= Flick Amendment =

The Flick Amendment was an 1871 Republican-initiated amendment to the West Virginia State Constitution that restored state rights to former Confederates and African-Americans who had been barred from voting and holding office in West Virginia following the American Civil War.

In the years following the Civil War, the West Virginia legislature was dominated by the Radical Republicans. By 1869, Liberal Republicans were being elected to the legislature in significant numbers. The amendment, named for William H.H. Flick, a newly elected Liberal Republican, was intended to limit the growth of the Democratic Party in the legislature by appealing to African-Americans and conservative-leaning Democrats.

The amendment, however, had unintentional consequences for the Republican party. The Fifteenth Amendment to the United States Constitution, which granted in 1870 the right to vote regardless of skin color, had been ratified more quickly than proponents of the Flick Amendment had anticipated, nullifying its appeal to African-Americans.

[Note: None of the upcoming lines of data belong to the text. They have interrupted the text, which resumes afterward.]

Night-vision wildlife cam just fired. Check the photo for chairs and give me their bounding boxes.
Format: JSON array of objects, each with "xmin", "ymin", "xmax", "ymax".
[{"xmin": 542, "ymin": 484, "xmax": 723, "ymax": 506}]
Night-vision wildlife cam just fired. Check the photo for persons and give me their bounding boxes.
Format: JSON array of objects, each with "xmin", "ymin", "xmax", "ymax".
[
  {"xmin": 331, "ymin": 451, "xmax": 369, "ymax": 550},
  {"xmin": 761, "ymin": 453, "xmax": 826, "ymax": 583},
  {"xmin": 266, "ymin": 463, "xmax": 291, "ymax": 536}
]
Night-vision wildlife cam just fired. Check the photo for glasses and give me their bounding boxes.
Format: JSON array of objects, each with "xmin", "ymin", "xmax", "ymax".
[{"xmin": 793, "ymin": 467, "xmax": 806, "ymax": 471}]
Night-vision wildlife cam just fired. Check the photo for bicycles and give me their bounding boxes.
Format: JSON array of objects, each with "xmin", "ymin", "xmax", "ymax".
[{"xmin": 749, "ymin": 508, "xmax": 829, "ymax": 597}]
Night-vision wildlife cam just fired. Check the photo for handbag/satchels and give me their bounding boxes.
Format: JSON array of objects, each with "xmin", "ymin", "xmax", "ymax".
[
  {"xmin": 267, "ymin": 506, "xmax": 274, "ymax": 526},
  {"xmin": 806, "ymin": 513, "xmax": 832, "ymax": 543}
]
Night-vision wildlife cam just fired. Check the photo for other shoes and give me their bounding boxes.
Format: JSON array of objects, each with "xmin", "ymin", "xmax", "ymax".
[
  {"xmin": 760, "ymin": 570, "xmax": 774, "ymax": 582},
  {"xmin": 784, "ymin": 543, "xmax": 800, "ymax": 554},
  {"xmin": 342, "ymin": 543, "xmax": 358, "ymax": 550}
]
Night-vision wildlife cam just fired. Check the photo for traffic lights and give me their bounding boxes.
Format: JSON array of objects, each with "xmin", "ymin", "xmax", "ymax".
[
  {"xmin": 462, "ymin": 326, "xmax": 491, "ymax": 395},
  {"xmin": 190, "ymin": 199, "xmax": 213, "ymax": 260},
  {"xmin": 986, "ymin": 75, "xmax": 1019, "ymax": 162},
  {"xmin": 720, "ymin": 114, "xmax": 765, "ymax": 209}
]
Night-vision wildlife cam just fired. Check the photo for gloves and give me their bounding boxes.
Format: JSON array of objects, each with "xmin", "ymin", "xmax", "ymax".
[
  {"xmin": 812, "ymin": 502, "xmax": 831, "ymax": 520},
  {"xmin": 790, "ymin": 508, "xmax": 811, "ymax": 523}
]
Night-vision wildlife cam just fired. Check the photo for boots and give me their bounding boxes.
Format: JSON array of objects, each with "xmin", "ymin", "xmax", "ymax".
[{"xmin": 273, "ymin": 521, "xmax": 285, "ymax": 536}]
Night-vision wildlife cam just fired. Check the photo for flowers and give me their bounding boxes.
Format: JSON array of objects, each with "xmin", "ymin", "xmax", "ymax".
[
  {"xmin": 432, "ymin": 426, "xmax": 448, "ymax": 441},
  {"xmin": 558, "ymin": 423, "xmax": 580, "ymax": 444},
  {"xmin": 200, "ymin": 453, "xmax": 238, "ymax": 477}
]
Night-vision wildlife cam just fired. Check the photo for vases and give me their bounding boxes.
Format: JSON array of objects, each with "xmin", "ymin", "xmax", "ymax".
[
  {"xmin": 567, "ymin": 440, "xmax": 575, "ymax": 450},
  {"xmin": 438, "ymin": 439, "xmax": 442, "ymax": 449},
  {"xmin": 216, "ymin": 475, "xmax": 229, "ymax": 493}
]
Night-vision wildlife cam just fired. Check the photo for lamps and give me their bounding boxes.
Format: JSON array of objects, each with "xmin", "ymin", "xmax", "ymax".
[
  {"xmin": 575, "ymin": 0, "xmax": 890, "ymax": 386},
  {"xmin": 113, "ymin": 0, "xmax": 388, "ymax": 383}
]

The Flick Amendment was ratified by voters on April 17, 1871, and its provisions were incorporated into the West Virginia Constitution of 1872. Republicans had hoped the amendment would unite the Republicans and fragment the Democratic Party. The opposite occurred, however, and the newly enfranchised Democratic Party—propelled by reinstated ex-Confederate voters, dominated state politics for the next quarter-century.